Càtia Mota da Cruz and Prisca Monnier, founders of Black Attitude Paris Magazine photographed by Kelly Costigliolo for Griot Magazine

Monnier remarked on her emotional based art and process in an interview on Afikaris

“Anger is the strength that pushes me to create. My art is my escape. I generally deal with topics linked to the past, the traditions and cultural weight, genre, identity…

The topics I deal with are very personal and shooting other people would mean that they would interpret it in their own way. For some pictures, it doesn’t matter. I would even say that I need it. However, for some specific pictures, the photographer’s gaze toward the model becomes too heavy to carry. The subjects I deal with being brutal and strong, it could quickly become patronising. I prefer being my guinea pig and then being inspired and taking pictures without any delay nor intermediary. It’s real freedom. Freedom is the final goal in my life as in my art.

I’m a black woman living in an Occidental society. Each picture conveys its message. In a general way, all my photographs describe the foibles of society linked to my experience and the feelings I inherited. I’m the voice my grandmother didn’t have.”


From the Dandy Queen Series.

Furthermore, Monnier’s street and fashion photography dissect societal gender roles much showcased in her phenomenal Dandy Queen series. Brown and dark skin Black women wear tailored vintage suits, ties, and loafers, embracing their natural hair elegantly styled in coifs and pompadours.
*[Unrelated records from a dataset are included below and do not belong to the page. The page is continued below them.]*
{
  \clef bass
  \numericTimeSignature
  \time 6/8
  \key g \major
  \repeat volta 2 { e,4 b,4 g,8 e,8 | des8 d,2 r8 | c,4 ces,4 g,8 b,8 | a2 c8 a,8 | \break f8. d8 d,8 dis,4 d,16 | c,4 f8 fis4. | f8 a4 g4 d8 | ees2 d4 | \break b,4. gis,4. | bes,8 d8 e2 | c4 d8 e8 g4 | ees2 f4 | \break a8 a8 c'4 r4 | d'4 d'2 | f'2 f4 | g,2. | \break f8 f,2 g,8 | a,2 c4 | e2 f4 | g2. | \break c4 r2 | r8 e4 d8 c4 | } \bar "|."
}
From the sepia and earthy tones merging past with an Afrofuturist attitude. These are the women who would have otherwise been otherwise uncentered, erased in, granted a platform to be their truest, unique, individualized selves. Monnier was not only featured in independent curator/scholar Shantrelle P. Lewis’s book, Dandy Lion: The Black Dandy and Street Style, Monnier’s Dandy Queen portraits traveled to an exhibition at the Museum of Fine Arts in Boston, Massachusetts. 
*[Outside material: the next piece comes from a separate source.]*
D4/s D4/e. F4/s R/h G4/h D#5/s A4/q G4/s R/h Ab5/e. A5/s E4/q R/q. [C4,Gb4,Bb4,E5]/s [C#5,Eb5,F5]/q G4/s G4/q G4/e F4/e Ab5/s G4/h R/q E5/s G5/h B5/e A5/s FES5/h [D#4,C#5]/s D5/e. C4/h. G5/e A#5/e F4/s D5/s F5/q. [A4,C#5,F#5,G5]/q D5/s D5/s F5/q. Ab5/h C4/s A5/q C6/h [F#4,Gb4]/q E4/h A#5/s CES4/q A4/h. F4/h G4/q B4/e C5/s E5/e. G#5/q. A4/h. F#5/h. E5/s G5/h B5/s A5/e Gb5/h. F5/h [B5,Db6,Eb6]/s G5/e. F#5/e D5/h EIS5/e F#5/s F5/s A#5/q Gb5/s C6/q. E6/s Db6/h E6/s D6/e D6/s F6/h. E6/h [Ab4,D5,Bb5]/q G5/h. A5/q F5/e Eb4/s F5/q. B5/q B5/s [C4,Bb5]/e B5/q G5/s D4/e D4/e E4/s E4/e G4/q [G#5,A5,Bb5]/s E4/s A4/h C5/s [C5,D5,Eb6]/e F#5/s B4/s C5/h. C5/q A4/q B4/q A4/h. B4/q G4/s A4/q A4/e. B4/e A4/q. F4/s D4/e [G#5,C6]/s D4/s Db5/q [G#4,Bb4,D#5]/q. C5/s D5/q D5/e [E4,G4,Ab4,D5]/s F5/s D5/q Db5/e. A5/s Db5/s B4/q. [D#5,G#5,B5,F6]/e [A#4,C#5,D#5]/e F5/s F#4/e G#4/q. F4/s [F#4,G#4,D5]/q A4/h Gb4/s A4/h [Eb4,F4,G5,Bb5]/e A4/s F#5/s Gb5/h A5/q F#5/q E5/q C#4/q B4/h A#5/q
From the Dandy Queen Series.

In addition to exhibits in Bremen, Germany and Zurich, Switzerland, Monnier has shown work at Galeria Afikaris in France, the Goodman Gallery and Maboneng Presinct in Johannesburg, South Africa, and a pop up in New York City, New York, the United States of America.  

Self portrait, May 2020.

Currently, Monnier lives between Paris and Marseilles in France and Kinshasa in the Democratic of the Congo. She co-runs Black Attitude Paris Magazine alongside Càtia Mota da Cruz.